Hospitals have now joined consumer groups and health insurance companies in urging the US government to take a stand on prescription drug pricing. According to a survey conducted by the American Hospital Association and the Federation of American Hospitals, the average inpatient drug cost increased by over 38 percent per patient, between 2013 and 2015.
The price hikes were consistent across a number of different drugs, including branded and generics, as well as those that are either often or rarely administered. As insurers and government programs, such as Medicare, often cover a set amount of drug-related expenses per patient, hospitals are left to cover the bill for pricey drugs.
“The system is clearly broken,” said Scott Knoer, chief pharmacy officer at the Cleveland Clinic. “The [pharmaceutical] industry has proven time and time again it can no longer regulate itself.”

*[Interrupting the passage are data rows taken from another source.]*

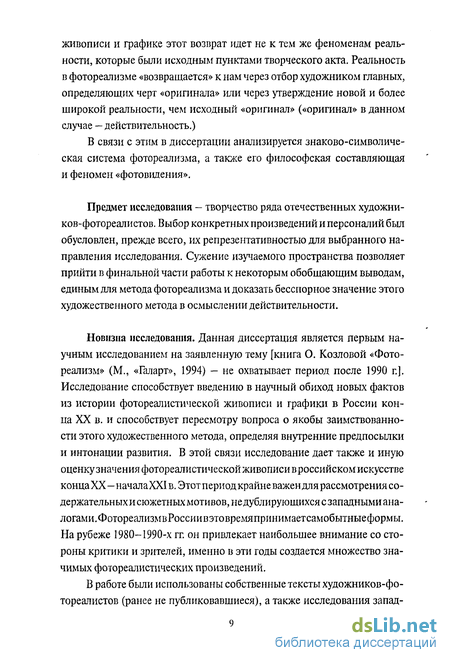 живописи и графике этот возврат идет не к тем же феноменам реальности, которые были исходным пунктами творческого акта. Реальность в фотореализме «возвращается» к нам через отбор художником главных, определяющих черт «оригинала» или через утверждение новой и более широкой реальности, чем исходный «оригинал» («оригинал» в данном случае – действительность.)

В связи с этим в диссертации анализируется знаково-символическая система фотореализма, а также его философская составляющая и феномен «фотовидения».

Предмет исследования – творчество ряда отечественных художников-фотореалистов. Выбор конкретных произведений и персоналий был обусловлен, прежде всего, их репрезентативностью для выбранного направления исследования. Сужение изучаемого пространства позволяет прийти в финальной части работы к некоторым обобщающим выводам, единым для метода фотореализма и доказать бесспорное значение этого художественного метода в осмыслении действительности.

Новизна исследования. Данная диссертация является первым научным исследованием на заявленную тему [книга О. Козловой «Фотореализм» (М., «Галарт», 1994) – не охватывает период после 1990 г.]. Исследование способствует введению в научный обиход новых фактов из истории фотореалистической живописи и графики в России конца XX в. и способствует пересмотру вопроса о якобы заимствованности этого художественного метода, определяя внутренние предпосылки и интонации развития. В этой связи исследование дает также и иную оценку значения фотореалистической живописи в российском искусстве конца XX – начала XXI в. Этот период крайне важен для рассмотрения содержательных и сюжетных мотивов, не дублирующихся с западными аналогами. Фотореализм в России в это время принимает самобытные формы. На рубеже 1980–1990-х гг. он привлекает наибольшее внимание со стороны критики и зрителей, именно в эти годы создается множество значимых фотореалистических произведений.

В работе были использованы собственные тексты художников-фотореалистов (ранее не публиковавшиеся), а также исследования запад-

9

dsLib.net
библиотека диссертаций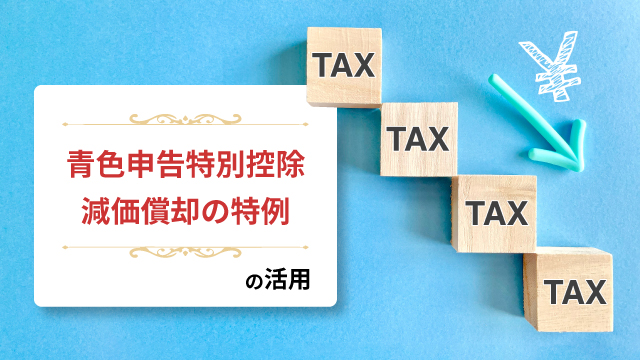 青色申告特別控除
減価償却の特例

の活用

TAX

TAX

TAX

TAX

¥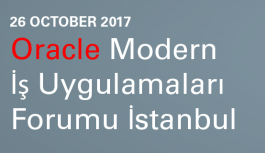 26 OCTOBER 2017
Oracle Modern İş Uygulamaları Forumu İstanbul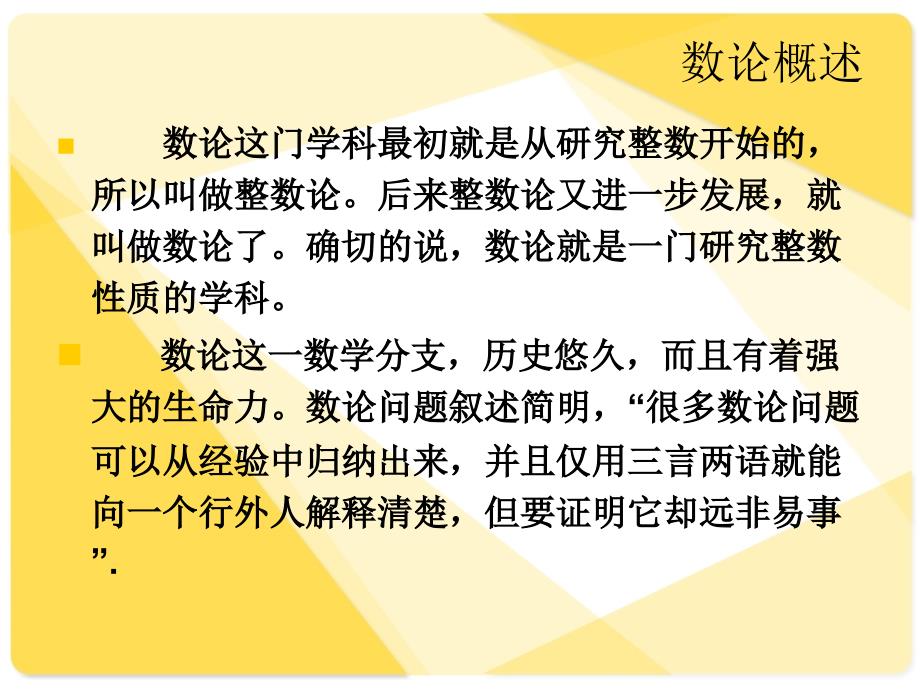 数论概述

数论这门学科最初就是从研究整数开始的，所以叫做整数论。后来整数论又进一步发展，就叫做数论了。确切的说，数论就是一门研究整数性质的学科。

数论这一数学分支，历史悠久，而且有着强大的生命力。数论问题叙述简明，“很多数论问题可以从经验中归纳出来，并且仅用三言两语就能向一个行外人解释清楚，但要证明它却远非易事”.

In all, 712 hospitals were polled, which was combined with data collected from group purchasing organizations supplying an additional 1,400 hospitals. Over 90 percent of the hospitals included in the study reported that drug price increases had a moderate to severe effect on their budgeting abilities.

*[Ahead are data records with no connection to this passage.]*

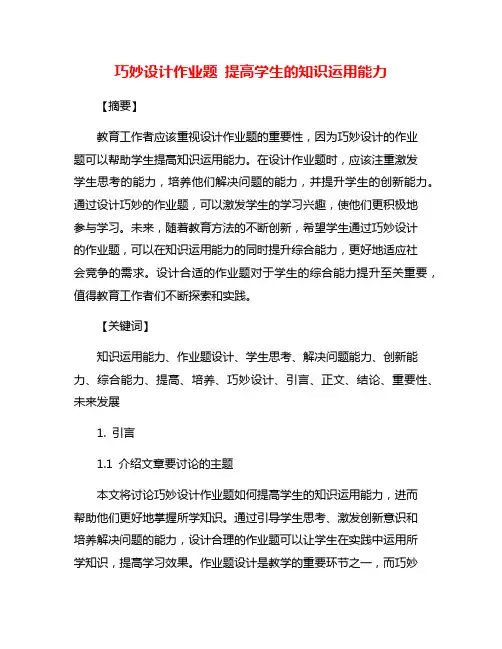 巧妙设计作业题 提高学生的知识运用能力

【摘要】

教育工作者应该重视设计作业题的重要性，因为巧妙设计的作业题可以帮助学生提高知识运用能力。在设计作业题时，应该注重激发学生思考的能力，培养他们解决问题的能力，并提升学生的创新能力。通过设计巧妙的作业题，可以激发学生的学习兴趣，使他们更积极地参与学习。未来，随着教育方法的不断创新，希望学生通过巧妙设计的作业题，可以在知识运用能力的同时提升综合能力，更好地适应社会竞争的需求。设计合适的作业题对于学生的综合能力提升至关重要，值得教育工作者们不断探索和实践。

【关键词】

知识运用能力、作业题设计、学生思考、解决问题能力、创新能力、综合能力、提高、培养、巧妙设计、引言、正文、结论、重要性、未来发展

1. 引言

1.1 介绍文章要讨论的主题

本文将讨论巧妙设计作业题如何提高学生的知识运用能力，进而帮助他们更好地掌握所学知识。通过引导学生思考、激发创新意识和培养解决问题的能力，设计合理的作业题可以让学生在实践中运用所学知识，提高学习效果。作业题设计是教学的重要环节之一，而巧妙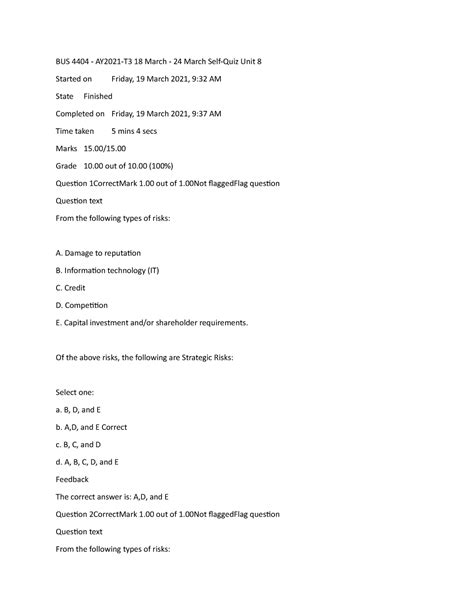 BUS 4404 - AY2021-T3 18 March - 24 March Self-Quiz Unit 8

Started on Friday, 19 March 2021, 9:32 AM

State Finished

Completed on Friday, 19 March 2021, 9:37 AM

Time taken 5 mins 4 secs

Marks 15.00/15.00

Grade 10.00 out of 10.00 (100%)

Question 1CorrectMark 1.00 out of 1.00Not flaggedFlag question

Question text

From the following types of risks:

A. Damage to reputation

B. Information technology (IT)

C. Credit

D. Competition

E. Capital investment and/or shareholder requirements.

Of the above risks, the following are Strategic Risks:

Select one:

a. B, D, and E

b. A,D, and E Correct

c. B, C, and D

d. A, B, C, D, and E

Feedback

The correct answer is: A,D, and E

Question 2CorrectMark 1.00 out of 1.00Not flaggedFlag question

Question text

From the following types of risks: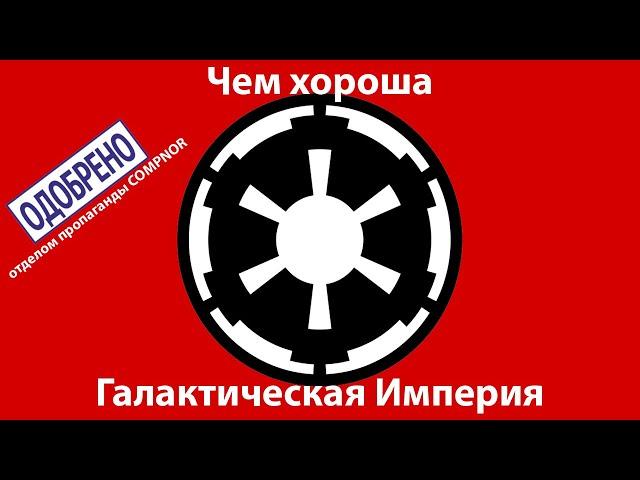 Чем хороша

ОДОБРЕНО
отделом пропаганды COMPNOR

Галактическая Империя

While the over 3,000 percent price hike on Turing Pharmaceuticals’ Daraprim is the much-referenced example of the pharmaceutical industry pricing problem, many other drugs have seen similar cost increases. On the low end of the spectrum, ephedrine sulfate – used to treat breathing problems such as asthma – saw a 300 percent price increase between 2013 and 2015, leading to a spending increase from $7.5 million to $34.6 million, on that one drug alone.
“This analysis is a real wakeup call on health care spending,” said Federation of American Hospitals President and CEO Chip Kahn. “It confirms what local hospital administrators recognize as a serious and growing problem for their patients. Rapidly rising drug costs combined with unsustainable Medicare and Medicaid cuts put hospitals in an impossible bind.”
According to the study, the majority of price increases were found to be “random, inconsistent and unpredictable.” Pharmaceutical trade groups, including BIO and PhRMA, defend the high costs of newly-approved therapies by highlighting their long-term value as innovative medicines.